Comparing the two, there's much more to recommend Starmer's pitch over Johnson's. Serious times call for serious solutions, after all. Labour's commitment to full employment might make the more hyper-conscious sections of British capital a bit sweaty, but Johnson's relaxed attitude to Britain's deep rooted economic problems, exacerbated now by Covid mismanagement and Brexit uncertainty, certainly has not been helpful where most businesses are concerned. Similarly, if it is mentioned at all in the media Starmer's plan is more congenial to centrist and centre right commentators and editorial offices. The mission, as it has been from day one, is to neutralise or dampen the threat coming from this quarter by making them unafraid of an incoming Labour government. If this means ditching commitments to expanding the collective power of workers, that's absolutely fine.
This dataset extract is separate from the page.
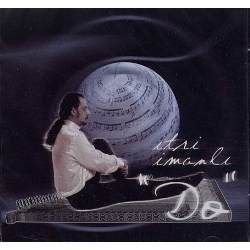 ITRI IMANLI - DO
Yet the question remains. Starmer probably won the day fighting on his chosen ground of managerialism, but there are limits to this strategy. Labour does need to win over chunks of voters who previously supported the Tories at some point these last 10 years, but these are not enough if one is demobilising the inherited base. Putting out the message your party isn't in the game of reforming the fundamentals, particularly in the face of climate change, is not going to cut the mustard. It's not a case of trading in supermajorities in the cities for advances in the marginal seats for Labour's natural support is spread (albeit unevenly) everywhere. Gaining Tory voters while losing Labour voters is the price for "sensibility", but there's no guarantee the former will come. In trying to look "respectable" on the economy, the party could well be practising a false economy of its own.